## TEXT SEGMENT
++++++++++++++++++++
Newsgroups: comp.speech
Path: cantaloupe.srv.cs.cmu.edu!rochester!udel!gatech!swrinde!pipex!uunet!psinntp!sunsrvr6!adw
From: adw@cci.com (Derrick Williams)
Subject: Speaker Independent Developer's Kits?
Message-ID: <D7LLEu.GJC@sunsrvr6.cci.com>
Sender: root@sunsrvr6.cci.com (Operator)
Organization: Northern Telecom, Network Application Systems
Date: Tue, 25 Apr 1995 15:52:05 GMT
Lines: 73


 Hello! 

 I've been following this group for some time, and I'm interested in a
developer's kit for a speaker independent voice recognition system. My
application is to help hard of hearing students to use the telephone.

 "hard of hearing" as opposed to "deaf" usually refers to people who have
some hearing (often with the help of hearing aids), but because of nerve
damage and so forth, can't distingush speech without clues, such as lipreading.

 Telephones pose an interesting challenge, as there is no clues other than
sound. Many of today's systems can distinguish sounds better than many
hard of hearing people, and my group has several ideas of implementing a
hints based system.

 Total accuracy isn't really important, although it would be nice :-). 
Our studies have shown that most students, when given a sentence to listen
to, and a card with the sentence spelled out in syllables, understood the
sentence perfectly. When given one sentence, and several cards, almost
everyone picked the correct one. Students performed much better with
cards with distorted syllables, missing syllables, misleading syllables,
and extra syllables, than given no syllables at all. It seems to follow
that "hard of hearing" people can't "hear" so much as "distinguish". I've
glossed over a lot of the details: some students got lost with cards
frequently, but benefited when each syllable was pointed out in turn, and
the stress was not in comprehension, but rather "listening in contex"
exercises.
++++++++++++++++++++
## WORK TO DO
• 1. According to the forum post, what is the intended application for the developer's kit?
• 2. Reproduce the forum post word for word, everything from "Newsgroups: comp.speech" down to "Independent Developer's Kits?".
++++++++++++++++++++
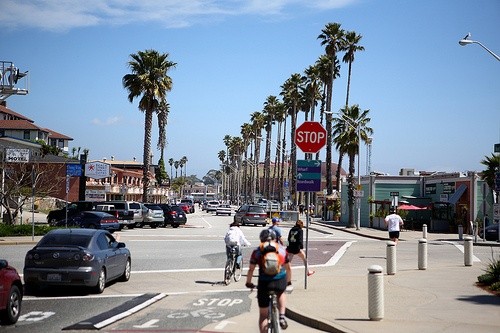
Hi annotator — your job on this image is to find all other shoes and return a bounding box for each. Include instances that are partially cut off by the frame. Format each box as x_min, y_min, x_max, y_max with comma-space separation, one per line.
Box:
278, 318, 288, 329
308, 270, 315, 276
235, 262, 241, 269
++++++++++++++++++++
## ANSWERS FOR THIS EXERCISE
• 1. To help hard of hearing students use the telephone.

• 2.
Newsgroups: comp.speech
Path: cantaloupe.srv.cs.cmu.edu!rochester!udel!gatech!swrinde!pipex!uunet!psinntp!sunsrvr6!adw
From: adw@cci.com (Derrick Williams)
Subject: Speaker Independent Developer's Kits?